Een niet onbelangrijk aantal Vlamingen en Walen vochten aan het Oostfront tegen wat het bolsjewisme werd genoemd, voor de verdediging van de Europese cultuur, voor de Germaanse raszuiverheid van “ons” volk.
In werkelijkheid ging het voor de nazi’s om de etnische zuivering van de oostelijke gebieden om er Duitse kolonies van te maken. Het was een gigantische criminele onderneming die miljoenen mensenlevens heeft gekost. Zij die amnestie eisten en eisen voor de deelnemers aan deze onderneming en aan de collaboratie, willen in werkelijkheid vrijspraak: zij zouden zich niet aan enige misdaad schuldig hebben gemaakt. De jongens die naar het Oostfront trokken deden dat namelijk uit idealisme. Anderen zeggen dan weer tot op de dag van heden dat ze die collaborateurs kunnen “begrijpen”.
Idealisme is een toverwoord dat in dergelijke situaties dikwijls wordt ingeroepen. Idealisme is immers mooi. Het wijst op een ideaal en idealen zijn te prijzen. Die jongens werden misschien misleid, bedrogen en gemanipuleerd, maar ze meenden het goed. Idealisme is eigen aan jonge, onstuimige kerels die zich opgesloten voelen in het gezapige burgerwereldje.
Over dat soort oorlogsidealisme dat ook in Nederland en andere landen als excuus werd ingeroepen, schreef Annie Romein-Verschoor in 1947 het volgende: “Neen, geen druppel idealisme, als men dat woord niet volkomen ontwaarden wil, hoogstens in zeer enkele gevallen – omdat krankzinnigheid nu niet zo frequent is – een zielige doodgelopen waan, die zichzelf voor idealisme houdt. Maar waarom dan dat overvloedig gebruik van dat woord?
Omdat men in bepaalde kringen in ons land het nazisme waardeerde – zij het in de oorlogsjaren zwijgend waardeerde – als kettinghond tegen het communisme, een kettinghond die, helaas, losbrak, dol bleek en neergeschoten moest worden, maar wiens dierbare nagedachtenis men nu tracht te redden door het beestje tot idealist te bombarderen of met andere woorden van het nazidom een politieke partij te maken, die nu eenmaal in de strijd der meningen aan het kortste einde getrokken heef.” (“Baatzucht en idealisme”, in De Vrije Katheder, 21-3-1947)
Wie met enige onbevooroordeelde aandacht Hugo Claus’ roman Het Verdriet van België gelezen heeft, merkt dat er naast het Vlaams nationalistisch “idealisme” ook heel wat opportunisme en niet minder baatzucht stak.
Ik rakel een oude kwestie op, de meeste mensen waarvoor rechts Vlaanderen amnestie eist(e) zijn allang naar het Walhalla verhuisd.
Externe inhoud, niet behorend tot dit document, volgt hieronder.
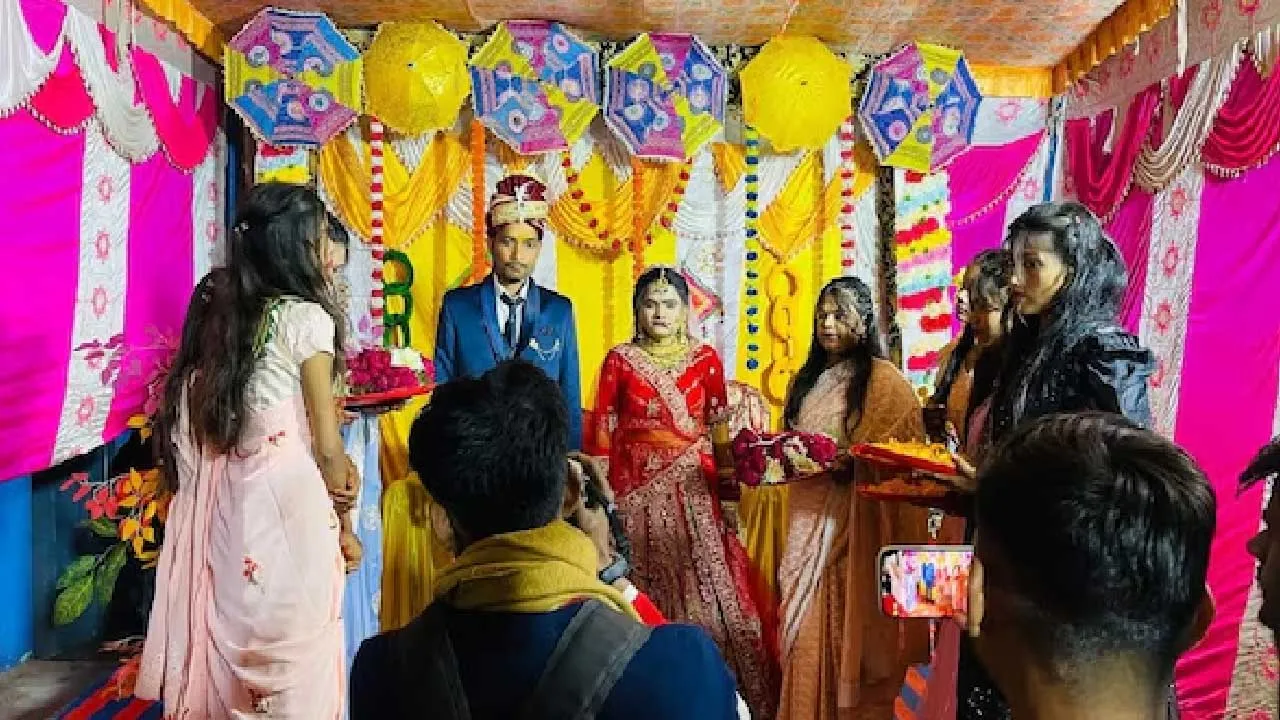 વરમાળા પહેરવાના સમયે દારૂ પીધેલા વરરાજાને જોઈને કન્યાએ એવું કર્યું કે... તેને જીવનભર યાદ રહેશે!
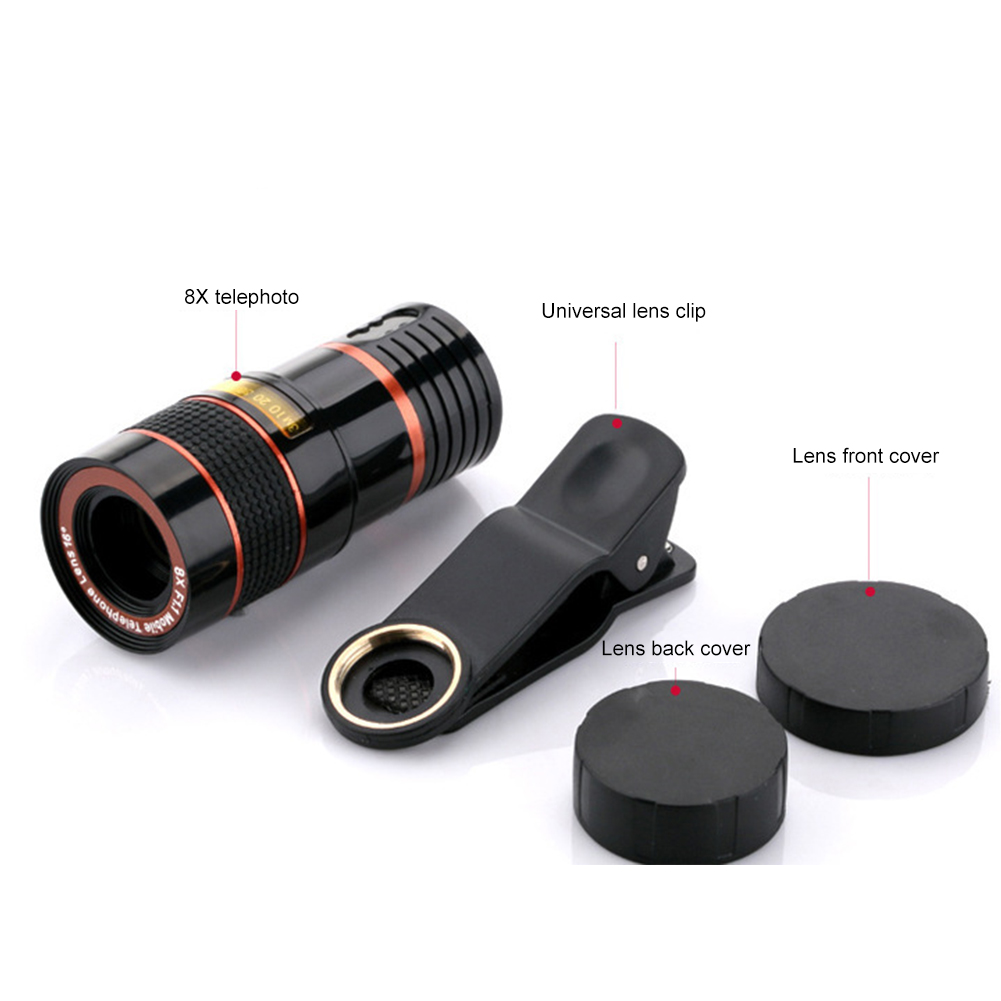 8x Cell Phone Camera Lens Adju - Photography Competition のレビューと価格
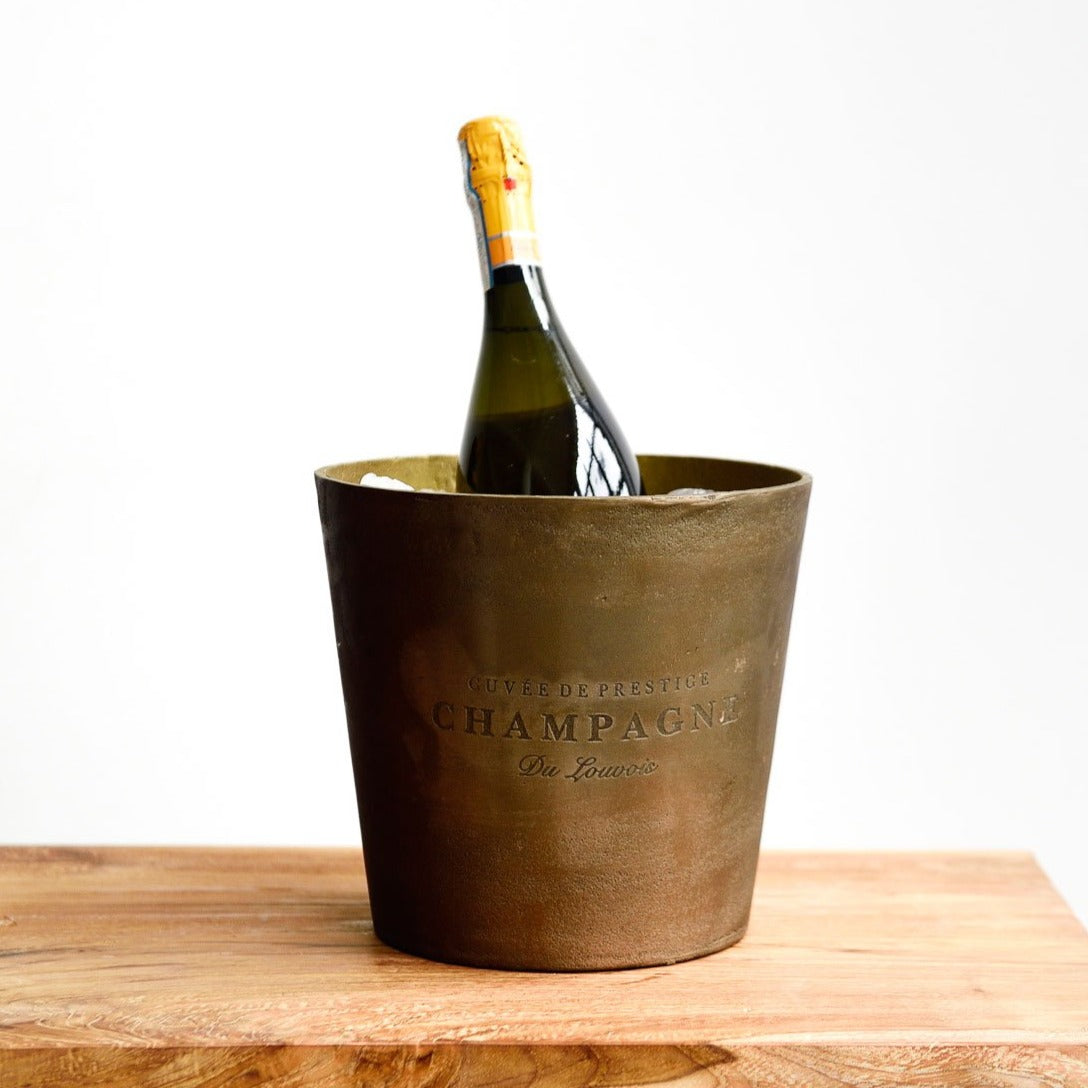 arissa champagne bowl by Bloomingville
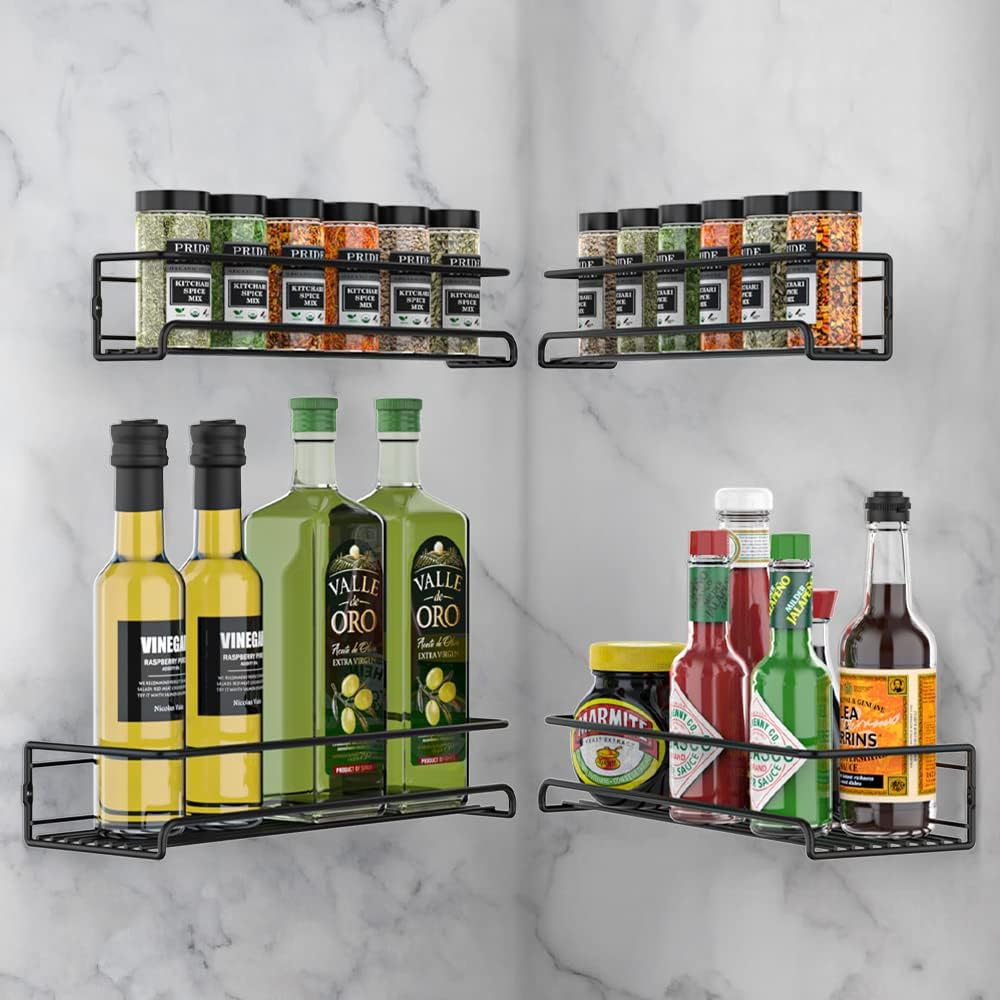 Spice Rack Organizer for or Wall Mount High
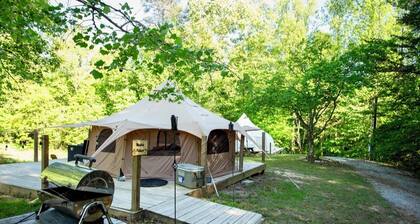 A place for peace… relaxing stay on a holistic farm in Western NC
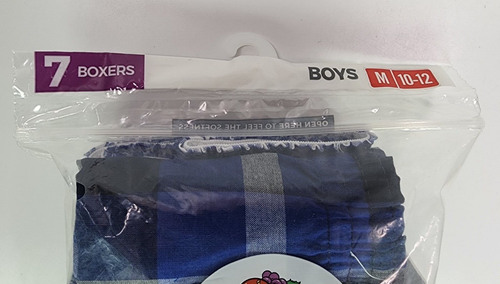 Fruit of the Loom Briefs Boys Size M 10-12 Tag Free Relaxed Fit 7 Pack - Picture 2 of 5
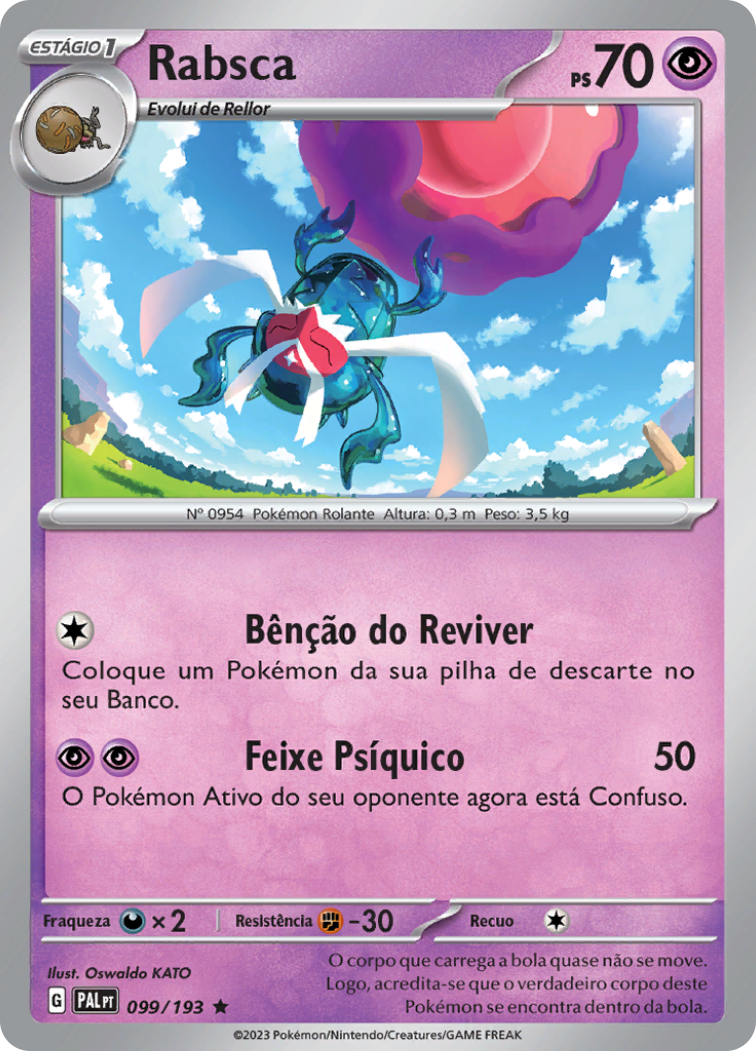 Rabsca - Pokémon TCG - MoxLand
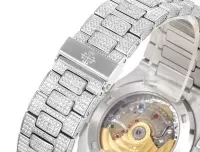 Patek Philippe Nautilus Full Star Platinum Watch - view 10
Ik geloof niet dat meer of minder strenge straffen de beschuldigden tot inkeer hadden kunnen brengen. Maar vrijspraak, waar amnestie op neerkomt, was en is onaanvaardbaar. Dat geldt ook voor wat er heden ten dage gebeurt met misdaden tegen de mensheid. Het gif van het aangehaalde idealisme kruipt verder. Het wordt overgeërfd en het vindt een nieuwe vruchtbare bodem. We denken aan een zekere minister wiens Franse naam op zijn Vlaams wordt uitgesproken. Het klinkt als Jan Bom. Ik vraag me af waarom. Ik heb niets tegen varkensvlees.
Het idealisme interesseert me niet, wel wat er concreet gedaan werd en gebeurd is in naam van dit begrip. En dat was al te afschuwelijk.